The race to dominate the growing AI market is pushing tech giants to adopt business models reminiscent of IBM ( IBM ) in the 1960s.
Big tech “hyperscalers” Alphabet ( GOOG , GOOGL ), Meta ( META ), Microsoft ( MSFT ), and Amazon ( AMZN ) are all in various stages of developing their own custom AI chips to house in their data centers and power their cloud and software offerings. Alphabet, the most distant of the four companies, is also reportedly in talks to sell its physical chips, called TPUs, to Meta — a move that would see it go head-to-head with leading chipmaker Nvidia (NVDA).
Those efforts have led Bloomberg Intelligence analysts to predict that the custom AI chip market will reach $122 billion by 2033.

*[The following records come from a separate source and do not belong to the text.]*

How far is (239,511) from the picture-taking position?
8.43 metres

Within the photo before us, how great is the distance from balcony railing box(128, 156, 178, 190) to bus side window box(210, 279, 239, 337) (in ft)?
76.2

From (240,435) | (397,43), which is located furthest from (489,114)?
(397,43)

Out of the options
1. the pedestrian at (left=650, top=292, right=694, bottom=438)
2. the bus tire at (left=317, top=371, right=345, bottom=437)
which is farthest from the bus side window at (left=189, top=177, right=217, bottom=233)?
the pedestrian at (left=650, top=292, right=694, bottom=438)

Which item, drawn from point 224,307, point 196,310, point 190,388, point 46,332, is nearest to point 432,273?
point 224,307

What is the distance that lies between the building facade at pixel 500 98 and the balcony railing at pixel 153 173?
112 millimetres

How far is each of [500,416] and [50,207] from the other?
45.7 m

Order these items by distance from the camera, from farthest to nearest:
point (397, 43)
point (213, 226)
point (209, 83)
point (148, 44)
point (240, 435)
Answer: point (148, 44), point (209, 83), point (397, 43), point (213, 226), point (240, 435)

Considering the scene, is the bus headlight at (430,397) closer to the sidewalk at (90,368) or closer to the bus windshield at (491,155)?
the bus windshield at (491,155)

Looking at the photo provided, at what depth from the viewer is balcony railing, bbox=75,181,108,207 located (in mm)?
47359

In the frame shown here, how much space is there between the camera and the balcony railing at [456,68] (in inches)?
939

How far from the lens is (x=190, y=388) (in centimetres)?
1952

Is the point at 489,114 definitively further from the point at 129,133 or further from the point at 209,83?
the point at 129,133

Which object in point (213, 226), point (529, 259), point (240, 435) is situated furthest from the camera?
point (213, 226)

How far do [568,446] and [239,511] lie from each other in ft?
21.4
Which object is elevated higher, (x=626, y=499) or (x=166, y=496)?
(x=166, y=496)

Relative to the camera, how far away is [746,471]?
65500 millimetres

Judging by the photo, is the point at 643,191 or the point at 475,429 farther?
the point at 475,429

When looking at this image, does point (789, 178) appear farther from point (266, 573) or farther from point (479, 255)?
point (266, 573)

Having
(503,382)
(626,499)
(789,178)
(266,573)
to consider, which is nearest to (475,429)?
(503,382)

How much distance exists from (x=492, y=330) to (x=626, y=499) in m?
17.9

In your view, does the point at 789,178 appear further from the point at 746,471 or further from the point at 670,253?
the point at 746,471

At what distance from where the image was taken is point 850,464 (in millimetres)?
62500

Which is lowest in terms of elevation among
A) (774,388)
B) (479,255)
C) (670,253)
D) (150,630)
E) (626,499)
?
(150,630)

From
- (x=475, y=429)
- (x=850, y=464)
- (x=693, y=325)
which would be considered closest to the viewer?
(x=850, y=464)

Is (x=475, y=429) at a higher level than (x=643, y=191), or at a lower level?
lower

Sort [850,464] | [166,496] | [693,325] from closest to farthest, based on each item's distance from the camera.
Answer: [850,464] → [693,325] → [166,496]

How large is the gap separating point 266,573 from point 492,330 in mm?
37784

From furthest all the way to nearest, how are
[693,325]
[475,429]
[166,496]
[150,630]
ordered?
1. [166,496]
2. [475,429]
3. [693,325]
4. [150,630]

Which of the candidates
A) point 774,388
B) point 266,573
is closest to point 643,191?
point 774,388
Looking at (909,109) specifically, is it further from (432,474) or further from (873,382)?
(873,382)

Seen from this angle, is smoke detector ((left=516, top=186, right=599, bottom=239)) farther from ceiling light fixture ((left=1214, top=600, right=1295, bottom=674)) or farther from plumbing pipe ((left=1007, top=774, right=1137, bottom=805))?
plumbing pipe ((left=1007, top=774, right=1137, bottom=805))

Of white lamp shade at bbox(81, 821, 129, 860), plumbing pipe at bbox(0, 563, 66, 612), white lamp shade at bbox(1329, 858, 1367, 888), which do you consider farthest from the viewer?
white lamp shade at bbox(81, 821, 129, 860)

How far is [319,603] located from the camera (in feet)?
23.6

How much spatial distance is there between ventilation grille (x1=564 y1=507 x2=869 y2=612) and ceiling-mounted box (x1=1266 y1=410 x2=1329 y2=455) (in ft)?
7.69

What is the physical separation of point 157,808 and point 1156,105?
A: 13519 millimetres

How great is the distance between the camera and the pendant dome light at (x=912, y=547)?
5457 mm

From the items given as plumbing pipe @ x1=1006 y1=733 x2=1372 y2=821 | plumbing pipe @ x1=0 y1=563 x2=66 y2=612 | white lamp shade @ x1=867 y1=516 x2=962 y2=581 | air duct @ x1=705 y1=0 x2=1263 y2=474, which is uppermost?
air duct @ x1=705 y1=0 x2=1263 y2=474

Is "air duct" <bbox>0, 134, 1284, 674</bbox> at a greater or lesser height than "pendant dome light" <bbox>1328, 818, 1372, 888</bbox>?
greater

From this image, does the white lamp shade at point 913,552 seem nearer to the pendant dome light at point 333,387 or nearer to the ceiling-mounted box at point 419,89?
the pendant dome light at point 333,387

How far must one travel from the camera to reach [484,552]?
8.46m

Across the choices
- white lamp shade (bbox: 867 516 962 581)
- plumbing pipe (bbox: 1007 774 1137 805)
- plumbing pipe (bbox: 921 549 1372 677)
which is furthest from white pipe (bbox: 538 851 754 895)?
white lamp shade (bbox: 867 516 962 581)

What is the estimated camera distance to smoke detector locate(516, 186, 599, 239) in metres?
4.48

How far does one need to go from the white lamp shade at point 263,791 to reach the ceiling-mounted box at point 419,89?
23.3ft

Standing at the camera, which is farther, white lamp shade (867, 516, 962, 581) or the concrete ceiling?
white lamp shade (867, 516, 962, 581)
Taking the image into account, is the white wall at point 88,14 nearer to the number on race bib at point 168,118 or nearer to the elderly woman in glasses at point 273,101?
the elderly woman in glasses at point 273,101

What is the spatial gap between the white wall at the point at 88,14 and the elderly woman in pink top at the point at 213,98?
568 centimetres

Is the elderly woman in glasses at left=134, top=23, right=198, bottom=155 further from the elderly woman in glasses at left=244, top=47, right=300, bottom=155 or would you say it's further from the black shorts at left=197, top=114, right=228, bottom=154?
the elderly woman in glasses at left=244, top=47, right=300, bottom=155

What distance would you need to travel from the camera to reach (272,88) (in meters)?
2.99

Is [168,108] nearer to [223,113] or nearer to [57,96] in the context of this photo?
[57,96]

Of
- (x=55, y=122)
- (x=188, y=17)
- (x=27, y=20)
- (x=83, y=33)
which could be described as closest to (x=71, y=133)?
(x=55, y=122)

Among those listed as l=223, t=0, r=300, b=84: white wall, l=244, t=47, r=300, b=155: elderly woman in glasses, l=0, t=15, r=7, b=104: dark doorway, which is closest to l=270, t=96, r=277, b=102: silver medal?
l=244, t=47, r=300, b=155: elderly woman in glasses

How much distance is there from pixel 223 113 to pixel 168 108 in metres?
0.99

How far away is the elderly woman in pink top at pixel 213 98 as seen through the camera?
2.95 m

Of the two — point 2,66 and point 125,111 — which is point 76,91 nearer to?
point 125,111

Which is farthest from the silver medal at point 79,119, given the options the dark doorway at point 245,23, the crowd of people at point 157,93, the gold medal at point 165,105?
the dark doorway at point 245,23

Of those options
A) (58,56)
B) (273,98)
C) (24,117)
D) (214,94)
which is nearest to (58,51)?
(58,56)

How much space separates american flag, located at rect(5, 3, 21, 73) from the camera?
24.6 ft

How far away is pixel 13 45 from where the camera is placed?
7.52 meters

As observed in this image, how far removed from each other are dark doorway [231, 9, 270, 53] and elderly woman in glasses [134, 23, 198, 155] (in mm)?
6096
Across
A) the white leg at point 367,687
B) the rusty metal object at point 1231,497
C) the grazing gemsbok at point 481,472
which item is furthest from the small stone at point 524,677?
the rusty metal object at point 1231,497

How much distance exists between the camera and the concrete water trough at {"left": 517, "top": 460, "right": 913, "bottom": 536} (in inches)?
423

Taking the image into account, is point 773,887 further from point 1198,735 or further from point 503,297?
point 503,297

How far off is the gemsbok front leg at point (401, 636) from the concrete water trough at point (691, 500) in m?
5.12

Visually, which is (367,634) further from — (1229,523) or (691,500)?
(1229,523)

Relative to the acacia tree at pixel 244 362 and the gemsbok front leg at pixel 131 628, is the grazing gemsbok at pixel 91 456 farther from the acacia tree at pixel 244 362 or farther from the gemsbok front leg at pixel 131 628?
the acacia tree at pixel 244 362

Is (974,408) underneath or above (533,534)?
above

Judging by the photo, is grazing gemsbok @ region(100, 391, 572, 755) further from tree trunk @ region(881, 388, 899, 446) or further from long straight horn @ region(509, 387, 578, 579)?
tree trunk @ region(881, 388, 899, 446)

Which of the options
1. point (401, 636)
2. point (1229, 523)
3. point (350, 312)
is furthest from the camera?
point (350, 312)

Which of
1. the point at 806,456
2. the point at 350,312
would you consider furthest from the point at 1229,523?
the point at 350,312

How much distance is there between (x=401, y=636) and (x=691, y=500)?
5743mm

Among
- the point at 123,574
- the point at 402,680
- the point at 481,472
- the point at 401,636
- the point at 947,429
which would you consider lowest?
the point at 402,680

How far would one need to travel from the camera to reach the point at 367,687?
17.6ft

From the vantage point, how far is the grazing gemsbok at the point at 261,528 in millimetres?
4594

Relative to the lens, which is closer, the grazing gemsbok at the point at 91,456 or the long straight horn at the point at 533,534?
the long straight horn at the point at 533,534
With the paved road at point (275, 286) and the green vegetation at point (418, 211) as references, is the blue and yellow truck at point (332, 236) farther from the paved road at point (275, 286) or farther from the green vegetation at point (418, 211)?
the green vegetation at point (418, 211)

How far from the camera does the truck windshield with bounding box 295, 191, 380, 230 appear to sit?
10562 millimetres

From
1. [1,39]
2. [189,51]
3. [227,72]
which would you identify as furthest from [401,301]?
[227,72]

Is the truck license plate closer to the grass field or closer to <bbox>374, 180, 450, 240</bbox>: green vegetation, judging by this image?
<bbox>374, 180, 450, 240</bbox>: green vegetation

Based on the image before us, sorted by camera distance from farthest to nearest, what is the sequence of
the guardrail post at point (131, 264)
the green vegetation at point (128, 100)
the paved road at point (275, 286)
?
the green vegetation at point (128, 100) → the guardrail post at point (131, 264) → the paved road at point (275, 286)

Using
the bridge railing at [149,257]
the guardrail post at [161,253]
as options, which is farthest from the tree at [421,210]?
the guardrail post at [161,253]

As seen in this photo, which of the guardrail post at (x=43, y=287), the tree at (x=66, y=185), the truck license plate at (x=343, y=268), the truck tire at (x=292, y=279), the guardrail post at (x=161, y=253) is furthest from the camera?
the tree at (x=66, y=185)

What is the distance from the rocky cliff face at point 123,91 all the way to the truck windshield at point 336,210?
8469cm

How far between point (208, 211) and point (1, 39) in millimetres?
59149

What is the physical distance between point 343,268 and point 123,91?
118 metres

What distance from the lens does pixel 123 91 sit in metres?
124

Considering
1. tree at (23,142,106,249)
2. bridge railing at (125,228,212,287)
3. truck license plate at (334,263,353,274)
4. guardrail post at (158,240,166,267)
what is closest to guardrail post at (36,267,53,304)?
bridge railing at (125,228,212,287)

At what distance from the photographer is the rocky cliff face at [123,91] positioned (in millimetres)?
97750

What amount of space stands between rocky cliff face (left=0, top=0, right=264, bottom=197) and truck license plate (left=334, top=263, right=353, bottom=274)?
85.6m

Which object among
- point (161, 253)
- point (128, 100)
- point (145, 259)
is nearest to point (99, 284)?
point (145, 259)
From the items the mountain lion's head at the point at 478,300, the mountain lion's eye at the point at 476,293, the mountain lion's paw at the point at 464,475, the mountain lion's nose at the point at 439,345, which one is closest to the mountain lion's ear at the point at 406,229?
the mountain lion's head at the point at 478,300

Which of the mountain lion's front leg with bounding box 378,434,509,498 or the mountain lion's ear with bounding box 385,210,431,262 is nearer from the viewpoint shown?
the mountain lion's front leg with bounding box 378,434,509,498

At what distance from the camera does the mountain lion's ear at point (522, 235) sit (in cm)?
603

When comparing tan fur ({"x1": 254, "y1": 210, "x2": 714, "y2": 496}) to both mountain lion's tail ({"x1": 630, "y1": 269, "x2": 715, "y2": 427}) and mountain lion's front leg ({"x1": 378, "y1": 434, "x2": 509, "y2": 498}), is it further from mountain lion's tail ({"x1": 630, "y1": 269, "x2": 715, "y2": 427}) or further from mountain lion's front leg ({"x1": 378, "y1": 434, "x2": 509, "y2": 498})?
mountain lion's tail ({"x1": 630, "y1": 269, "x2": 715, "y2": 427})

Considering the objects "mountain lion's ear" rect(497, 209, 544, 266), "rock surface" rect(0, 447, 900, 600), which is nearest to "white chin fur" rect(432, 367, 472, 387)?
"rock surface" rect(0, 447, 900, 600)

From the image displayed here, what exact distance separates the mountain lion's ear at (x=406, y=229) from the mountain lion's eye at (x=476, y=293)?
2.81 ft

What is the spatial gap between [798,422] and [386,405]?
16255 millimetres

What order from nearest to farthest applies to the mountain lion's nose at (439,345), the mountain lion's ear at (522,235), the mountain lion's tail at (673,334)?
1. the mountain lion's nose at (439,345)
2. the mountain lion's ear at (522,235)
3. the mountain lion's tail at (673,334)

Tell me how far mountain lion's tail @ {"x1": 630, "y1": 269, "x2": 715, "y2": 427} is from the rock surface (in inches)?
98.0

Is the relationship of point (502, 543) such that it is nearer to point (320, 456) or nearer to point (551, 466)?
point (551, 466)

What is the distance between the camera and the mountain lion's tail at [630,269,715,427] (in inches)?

Big tech’s own component production goes beyond chips: Microsoft and Amazon are actively investing in dark fiber, or currently unused fiber-optic cables that are already underground, RBC Capital Markets analyst Jonathan Atkin said in a recent note to clients. Google and Meta also have their own cables but still buy them from third parties, he wrote. Those cables are needed to connect companies’ data centers and the enterprises that use them.
The dynamic in which cloud providers are building their own components (hardware) to run their core products (software) reflects Silicon Valley’s return to vertical integration — an operating model pioneered by oil and steel tycoons in the late 19th century and adopted by IBM during the digital revolution.
IBM was one of the most successful vertically integrated companies in the 1960s, when it made the hardware components for its mainframes, or large computer systems. IBM’s strategy stemmed from the idea that making its own specialized parts would improve its end product (mainframes) and profit margins—and amid concerns over supply shortages of parts for early computers. It worked: By 1985, the company accounted for more than half of the computer industry’s market value, noted Carlisle Y. Baldwin in his book “Design Rules.”
Of course, it all fell apart after that. In the 1990s, the falling cost of semiconductor manufacturing — as well as the rise of software powerhouse Microsoft and chip leader Intel — dug into IBM’s once-serious competitive moat, and the company didn’t claim to be vertically integrated until the 2000s, Baldwin said.
Just as the rise of computers pushed IBM towards vertical integration, the popularity of AI following the launch of ChatGPT in late 2022 has put today’s cloud giants on a similar path. In particular, the hefty cost of Nvidia’s chips and their limited availability have prompted the tech giant to step up their AI chip efforts. Those custom chips are cheap and well suited for companies’ software.